Waite, who joined them and became a pharmacist. He recalls it all

as good fortune -- the best thing that could have happened to him. It

gave him the opportunity to have a profession, a business and still

be involved in local politics.

When he and Lenore moved to Huntington Beach in 1949, he worked

for two years at a pharmacy Downtown, then bought a pharmacy of his

own. Before long he owned three, each called Waite’s Pharmacy, one

Downtown and two on Beach Boulevard, which was known simply as “the

highway” back then.

He joined the Chamber of Commerce and served as its director for

eight years. In 1956, Waite was appointed to a vacant seat on the

Huntington Beach High School Board of Trustees, which he held for

three years. In 1958, he was elected to the Huntington Beach City

Council.

By 1970, the Chamber of Commerce had voted him its Man of the Year

and a year later Waite joined the Orange County Water District Board

where he enjoyed matching wits with politicians for 21 years.

Waite retired in 1989, the same year Lenore died in an automobile

accident in Utah.

A year later, he married his second wife Beverly, who he had know

for close to 20 years.

In retirement, Waite found he couldn’t sit still so he became

active with the Greater Huntington Beach Interfaith Council and,

through it, with the Coordinating Council of Huntington Beach, which

helps synchronize the various special events of service clubs and

organizations in the city to help avoid conflicts in scheduling and

it also helps organizations get the word out about their events.

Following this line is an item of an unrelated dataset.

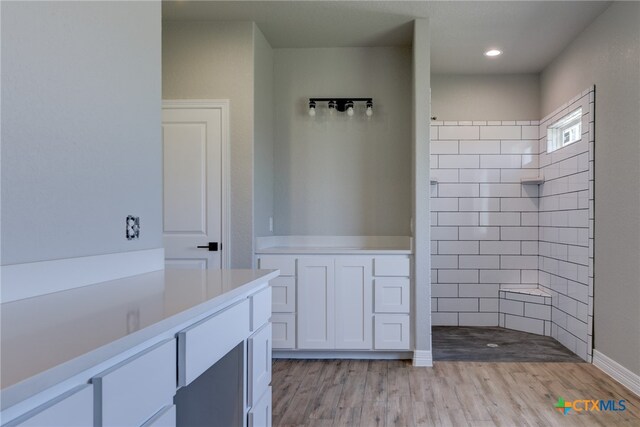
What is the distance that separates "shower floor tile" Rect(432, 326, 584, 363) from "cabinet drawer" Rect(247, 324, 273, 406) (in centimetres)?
230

Waite will finish a two-year term as its president this month.

“I’ll still attend meetings to represent the Interfaith Council

and my church, until they want to get someone else,” he said.

Celia Wight, a fellow member of the Church of Jesus Christ of the

Latter-day Saints, said, “Noble believes that when he is serving his

fellow man he is actually serving our Heavenly Father and Savior.”

Waite will tell you his service is its own reward.